Top Tips For SEO Agencies To Find & Convert New Local Customers

While many industries and businesses are struggling to survive and grow right now, that can’t be said of the SEO or online local advertising industries. It’s boom time for our sector  as more and more businesses turn to the Internet and mobile as their primary marketing channels.

Image via Shutterstock

Image via Shutterstock

But, it’s not just businesses that are wising up to the opportunities which online holds. Hundreds of new SEO agencies and freelancer operators are popping up every week as people leave their old professions behind or are forced to change through redundancy or lack of opportunity.

The barriers to setting yourself up as an SEO or social media specialist are very low. The 2012 Local SEO Industry Survey (conducted by BrightLocal) found that 31% of respondents were new to SEO that year, yet were actively providing SEO and social media services.

Competition within the SEO industry is already intense, and that is only going to increase as the industry gets more saturated with new agencies and operators.

New customers are the lifeblood of small businesses, so how do SEOs and agency bosses identify new prospects and turn them into new customers?

We put these questions (and more) to three successful local SEOs and agency bosses. Here are some of the tactics they use to find and win new customers which keeps their agencies thriving.

5 Proven Ways To Win New Local Customers

There are many ways to win new customers; the five tips below show several different ways to help you win new local customers.

1.  Local Workshops & Events

Create your own local workshop which provides free insights and training for local businesses about online marketing. This is a great way to establish yourself as a ‘local’ expert, create credibility for your business and impress potential clients with your understanding of the issues they face.

These events are about helping local businesses understand the opportunities available to them and showing yourself as a knowledgeable agency; it’s not about pitching your services. If you can prove your knowledge and be helpful to them, their business will come your way.

2.  Informal ‘Meet-ups’

While workshops are more formal and structured affairs, meet-ups and social occasions and are designed to introduce local business owners to each other and to build your local network. You should invite existing customers, prospects and other local contacts you use, e.g., IT support, PR.

The more people who attend, the more influential you appear and the more benefit business owners get by attending the meet-up. It’s great to have customers and prospects rubbing shoulders and you can provide advice and direction to local business owners on what’s new in SEO/marketing.

 3.  Local Newspapers/Traditional Advertising

Despite it’s dwindling impact and consumption, traditional local media still exists and still carries local advertising. Local businesses that advertise here obviously have marketing budget to spend, and the pages of your local paper represent a great hunting ground for businesses that you can lure over to online.

Written exercise A
Edit the entries from their first line to the line with "[336, 441, 353, 454]", replacing "tight" with "snug" and changing nothing else. Return only those lines.
The entries that follow are unrelated to the article.

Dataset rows
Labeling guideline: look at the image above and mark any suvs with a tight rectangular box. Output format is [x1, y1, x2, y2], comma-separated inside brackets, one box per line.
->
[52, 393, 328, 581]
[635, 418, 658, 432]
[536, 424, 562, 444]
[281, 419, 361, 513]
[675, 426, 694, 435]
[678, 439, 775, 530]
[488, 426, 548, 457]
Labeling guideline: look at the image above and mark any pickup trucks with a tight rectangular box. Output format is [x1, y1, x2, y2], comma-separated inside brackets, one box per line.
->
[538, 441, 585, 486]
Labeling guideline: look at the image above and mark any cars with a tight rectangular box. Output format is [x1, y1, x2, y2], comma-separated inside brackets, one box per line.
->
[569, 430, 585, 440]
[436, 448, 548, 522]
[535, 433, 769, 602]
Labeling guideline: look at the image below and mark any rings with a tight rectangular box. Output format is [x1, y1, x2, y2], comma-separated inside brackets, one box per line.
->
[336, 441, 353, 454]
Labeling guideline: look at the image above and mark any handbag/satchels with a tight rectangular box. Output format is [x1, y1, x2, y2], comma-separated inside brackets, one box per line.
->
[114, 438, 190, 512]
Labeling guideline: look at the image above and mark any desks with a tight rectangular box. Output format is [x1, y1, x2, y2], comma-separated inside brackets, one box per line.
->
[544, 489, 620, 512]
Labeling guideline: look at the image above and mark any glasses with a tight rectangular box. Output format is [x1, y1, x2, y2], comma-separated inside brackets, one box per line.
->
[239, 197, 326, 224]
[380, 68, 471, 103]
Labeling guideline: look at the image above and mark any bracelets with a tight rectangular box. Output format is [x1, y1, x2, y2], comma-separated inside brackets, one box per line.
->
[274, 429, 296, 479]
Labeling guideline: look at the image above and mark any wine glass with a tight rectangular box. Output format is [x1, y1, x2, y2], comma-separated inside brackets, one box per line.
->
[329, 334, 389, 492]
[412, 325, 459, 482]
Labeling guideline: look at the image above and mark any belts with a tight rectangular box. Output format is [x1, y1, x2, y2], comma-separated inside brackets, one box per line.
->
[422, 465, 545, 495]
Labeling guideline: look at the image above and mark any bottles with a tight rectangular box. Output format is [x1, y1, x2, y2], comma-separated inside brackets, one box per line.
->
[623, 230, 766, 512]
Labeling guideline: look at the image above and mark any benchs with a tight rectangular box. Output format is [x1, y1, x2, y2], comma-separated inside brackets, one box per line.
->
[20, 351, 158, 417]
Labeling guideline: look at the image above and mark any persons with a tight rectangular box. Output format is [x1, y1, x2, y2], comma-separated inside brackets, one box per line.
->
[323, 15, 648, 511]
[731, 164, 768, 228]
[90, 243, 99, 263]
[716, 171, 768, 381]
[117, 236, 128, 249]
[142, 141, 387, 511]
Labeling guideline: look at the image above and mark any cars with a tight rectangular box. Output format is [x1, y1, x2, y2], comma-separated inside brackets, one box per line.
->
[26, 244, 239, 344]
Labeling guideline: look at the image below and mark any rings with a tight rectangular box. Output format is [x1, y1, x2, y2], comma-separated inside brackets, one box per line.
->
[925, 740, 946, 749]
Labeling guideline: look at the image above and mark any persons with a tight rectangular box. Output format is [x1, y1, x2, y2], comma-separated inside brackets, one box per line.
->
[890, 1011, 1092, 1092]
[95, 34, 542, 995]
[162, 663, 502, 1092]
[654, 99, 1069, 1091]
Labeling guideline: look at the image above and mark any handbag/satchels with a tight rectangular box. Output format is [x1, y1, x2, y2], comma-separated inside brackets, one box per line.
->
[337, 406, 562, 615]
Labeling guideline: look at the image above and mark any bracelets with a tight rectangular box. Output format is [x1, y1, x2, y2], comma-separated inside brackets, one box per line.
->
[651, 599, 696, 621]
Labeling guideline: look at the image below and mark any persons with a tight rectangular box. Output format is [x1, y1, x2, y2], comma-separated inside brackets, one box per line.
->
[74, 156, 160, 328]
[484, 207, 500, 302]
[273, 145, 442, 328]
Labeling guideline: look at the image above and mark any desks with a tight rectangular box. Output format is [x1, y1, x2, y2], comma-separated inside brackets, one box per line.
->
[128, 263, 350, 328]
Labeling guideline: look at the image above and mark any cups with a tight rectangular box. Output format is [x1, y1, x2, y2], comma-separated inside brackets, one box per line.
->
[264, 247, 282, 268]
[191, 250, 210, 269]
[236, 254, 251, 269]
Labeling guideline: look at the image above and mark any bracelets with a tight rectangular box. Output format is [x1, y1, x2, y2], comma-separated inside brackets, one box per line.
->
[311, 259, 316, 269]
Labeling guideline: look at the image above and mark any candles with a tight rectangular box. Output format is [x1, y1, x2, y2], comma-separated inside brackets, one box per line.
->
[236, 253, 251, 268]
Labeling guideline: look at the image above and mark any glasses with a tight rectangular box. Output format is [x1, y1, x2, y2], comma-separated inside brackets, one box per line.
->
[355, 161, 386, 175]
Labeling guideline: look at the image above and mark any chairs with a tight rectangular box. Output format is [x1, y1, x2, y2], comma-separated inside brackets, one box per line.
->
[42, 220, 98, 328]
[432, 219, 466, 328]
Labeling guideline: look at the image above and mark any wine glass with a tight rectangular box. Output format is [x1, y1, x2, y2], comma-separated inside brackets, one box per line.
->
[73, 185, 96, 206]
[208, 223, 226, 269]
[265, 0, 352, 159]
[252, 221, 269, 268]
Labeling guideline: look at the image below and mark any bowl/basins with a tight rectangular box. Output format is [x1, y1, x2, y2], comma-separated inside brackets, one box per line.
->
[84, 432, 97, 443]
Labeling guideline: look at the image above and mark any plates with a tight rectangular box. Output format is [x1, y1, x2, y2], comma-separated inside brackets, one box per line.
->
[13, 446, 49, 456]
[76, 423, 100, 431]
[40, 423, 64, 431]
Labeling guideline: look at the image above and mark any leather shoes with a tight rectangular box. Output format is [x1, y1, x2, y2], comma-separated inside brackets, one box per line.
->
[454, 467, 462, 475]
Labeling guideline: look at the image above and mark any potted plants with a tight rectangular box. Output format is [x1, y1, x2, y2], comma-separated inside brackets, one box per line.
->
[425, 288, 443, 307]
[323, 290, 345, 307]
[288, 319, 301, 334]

Written exercise B
Quote the article word for word from "1.  Local Workshops" to "issues they face.".

Exercise response A
Labeling guideline: look at the image above and mark any suvs with a snug rectangular box. Output format is [x1, y1, x2, y2], comma-separated inside brackets, one box per line.
->
[52, 393, 328, 581]
[635, 418, 658, 432]
[536, 424, 562, 444]
[281, 419, 361, 513]
[675, 426, 694, 435]
[678, 439, 775, 530]
[488, 426, 548, 457]
Labeling guideline: look at the image above and mark any pickup trucks with a snug rectangular box. Output format is [x1, y1, x2, y2], comma-separated inside brackets, one box per line.
->
[538, 441, 585, 486]
Labeling guideline: look at the image above and mark any cars with a snug rectangular box. Output format is [x1, y1, x2, y2], comma-separated inside brackets, one box per line.
->
[569, 430, 585, 440]
[436, 448, 548, 522]
[535, 433, 769, 602]
Labeling guideline: look at the image below and mark any rings with a snug rectangular box. Output format is [x1, y1, x2, y2], comma-separated inside brackets, one box per line.
->
[336, 441, 353, 454]

Exercise response B
1.  Local Workshops & Events

Create your own local workshop which provides free insights and training for local businesses about online marketing. This is a great way to establish yourself as a ‘local’ expert, create credibility for your business and impress potential clients with your understanding of the issues they face.